▶ _Objective_
Write out the data exactly, starting with the line that contains "this 768×1024 image." and ending with the line that contains "rusted metal [116, 313, 448, 950]", with both of those lines included.

▶ _Data shown_
==========
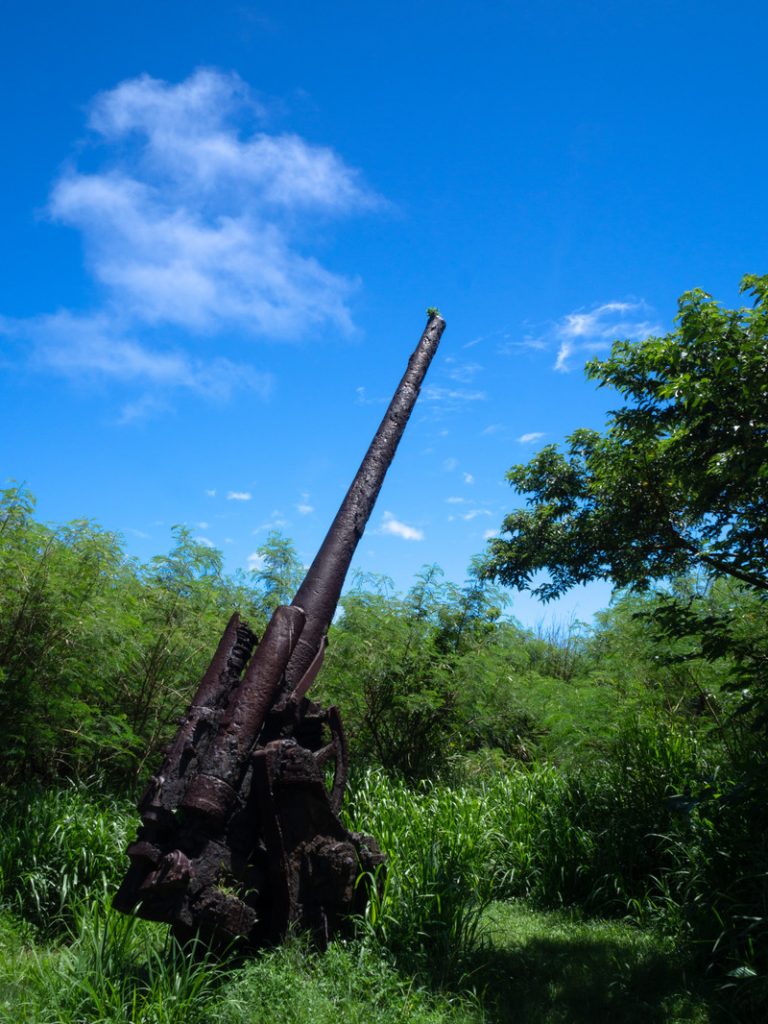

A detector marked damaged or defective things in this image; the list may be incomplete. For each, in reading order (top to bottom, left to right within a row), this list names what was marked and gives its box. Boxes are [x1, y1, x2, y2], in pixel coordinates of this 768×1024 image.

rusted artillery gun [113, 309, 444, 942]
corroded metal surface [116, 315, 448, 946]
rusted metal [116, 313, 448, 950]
==========
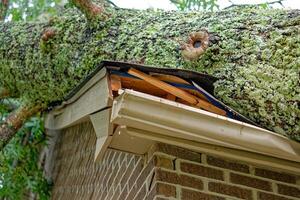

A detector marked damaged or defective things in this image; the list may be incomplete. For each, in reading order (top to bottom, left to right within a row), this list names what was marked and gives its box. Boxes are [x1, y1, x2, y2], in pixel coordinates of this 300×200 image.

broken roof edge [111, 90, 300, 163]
==========
▶ _Full output_
A detector marked damaged or defective things in this image; the list may be incomplete. For each, in reading order (top to bottom, left to right within a row), this list names what was marked and gives its box. Boxes are [x1, y1, x2, y2], in pixel coordinates of this 768×1024 image.

rusted artillery gun [113, 309, 444, 942]
corroded metal surface [116, 315, 448, 946]
rusted metal [116, 313, 448, 950]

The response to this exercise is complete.